St Michael’s Mount is one of Cornwall’s most beloved and recognisable destinations. A fairy tale castle on a tiny tidal island, it is truly the stuff of fantasy and myth, and if recent reports are to be believed the mount will feature in the upcoming prequel to the enormously popular series ‘Games of Thrones’.
But even before its modern-day fame the mount has always had an air of mystery about it and in fact it features in one of Cornwall’s most famous legends – that of the giant Cormoran and Jack the Giant Slayer!
The story goes that Cormoran built the hill on which the castle now stands out of huge boulders as a home for him and his wife. He was said to be very friendly with the giant Trecobben who lived on nearby Trecrom hill and they shared an enormous hammer for their building work.

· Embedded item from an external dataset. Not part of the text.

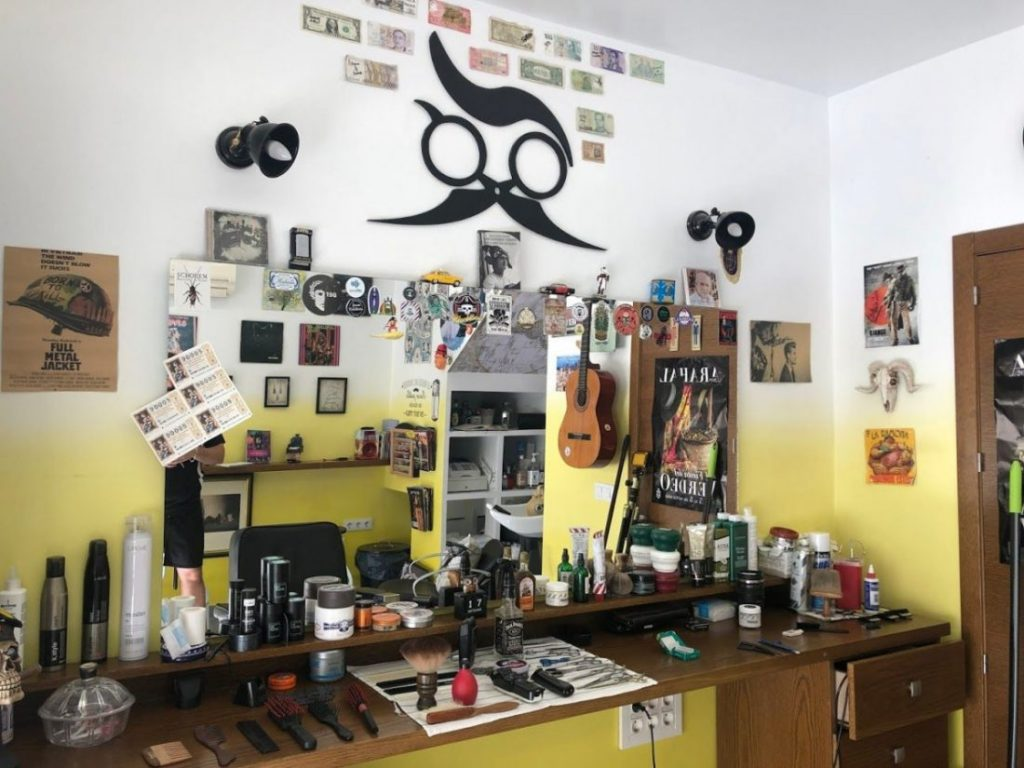 AionSur IMG_5965-compressor-1024x768 Un rincón de lectura para una barbería con nombre propio: La Razón Arahal Sociedad  destacado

The giants would nonchalantly throw the massive tool back and forth between the two hills and one day Trecobben threw the hammer and accidently struck Cormoran’s wife on the head killing her. The pair were grief stricken and buried her where the castle courtyard is today.
Cormoran was not too friendly with his other neighbours after this however and would come wading ashore from the island and cause havoc, scaring the people and stealing their sheep and cows for his dinner. In the end the local folk put up a reward for anyone who could rid them of this menace.
St Michael’s Mount
Young Jack was said to be the son of a farmer living near Lands End and he heard of the reward for slaying the giant and came up with a cunning plan. One night Jack rowed out to the island while Cormoran was asleep and dug an enormous pit. It was nearly dawn by the time he had finished and as the sun began to rise Jack stood on the far side of the pit and blew a horn to wake the giant. Cormoran was furious at the rude awakening and charged at Jack with the rising sun in his eyes. Of course he fell into the pit and Jack was able to strike him with his pickaxe and then fill the dirt back in on top of his foe.
The local people were delighted and gave Jack the title of ‘giant slayer’. The hole into which Cormoran fell is said to be the island’s well which can still be seen to this day, as can a heart-shaped cobblestone said to be the giant’s heart.